* Exercise goal
Copy out, word for word, the stretch of lines below from the one containing "In the scene, which" through the last line.

* Provided records
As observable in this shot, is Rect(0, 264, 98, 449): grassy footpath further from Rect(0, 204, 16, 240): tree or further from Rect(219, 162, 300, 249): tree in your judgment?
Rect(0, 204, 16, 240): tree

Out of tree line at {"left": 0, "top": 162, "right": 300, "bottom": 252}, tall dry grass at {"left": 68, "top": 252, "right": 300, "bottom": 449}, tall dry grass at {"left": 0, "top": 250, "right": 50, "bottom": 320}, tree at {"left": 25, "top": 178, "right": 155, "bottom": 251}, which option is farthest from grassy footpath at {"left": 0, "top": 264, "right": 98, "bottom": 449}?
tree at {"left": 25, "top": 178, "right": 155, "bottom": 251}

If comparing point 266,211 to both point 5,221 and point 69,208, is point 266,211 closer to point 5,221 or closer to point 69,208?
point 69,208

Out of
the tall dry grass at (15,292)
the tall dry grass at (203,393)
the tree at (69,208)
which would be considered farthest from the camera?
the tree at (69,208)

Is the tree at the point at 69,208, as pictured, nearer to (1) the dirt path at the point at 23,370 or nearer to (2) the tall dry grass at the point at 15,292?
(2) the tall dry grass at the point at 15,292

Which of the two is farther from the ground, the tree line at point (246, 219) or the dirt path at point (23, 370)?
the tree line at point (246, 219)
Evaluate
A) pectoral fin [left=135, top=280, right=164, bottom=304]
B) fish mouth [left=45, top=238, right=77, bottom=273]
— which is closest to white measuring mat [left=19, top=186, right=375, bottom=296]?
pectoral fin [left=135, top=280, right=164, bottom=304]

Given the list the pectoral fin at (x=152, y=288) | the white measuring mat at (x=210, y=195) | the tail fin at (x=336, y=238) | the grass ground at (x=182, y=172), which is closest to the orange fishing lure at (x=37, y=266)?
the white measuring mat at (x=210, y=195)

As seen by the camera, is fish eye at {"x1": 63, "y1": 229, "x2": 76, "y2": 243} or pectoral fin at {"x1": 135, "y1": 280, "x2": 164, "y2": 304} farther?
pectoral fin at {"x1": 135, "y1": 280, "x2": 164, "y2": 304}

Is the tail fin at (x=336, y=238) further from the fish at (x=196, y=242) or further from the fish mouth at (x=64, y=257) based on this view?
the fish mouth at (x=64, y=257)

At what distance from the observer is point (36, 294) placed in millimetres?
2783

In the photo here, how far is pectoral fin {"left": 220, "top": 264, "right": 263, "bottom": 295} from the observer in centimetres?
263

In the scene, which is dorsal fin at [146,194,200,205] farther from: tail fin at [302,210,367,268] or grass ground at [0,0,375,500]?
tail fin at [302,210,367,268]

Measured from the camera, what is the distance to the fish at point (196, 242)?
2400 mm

* Answer to the exercise
In the scene, which is dorsal fin at [146,194,200,205] farther from: tail fin at [302,210,367,268] or grass ground at [0,0,375,500]?
tail fin at [302,210,367,268]

Measured from the camera, what is the distance to the fish at point (196, 242)?
2400 mm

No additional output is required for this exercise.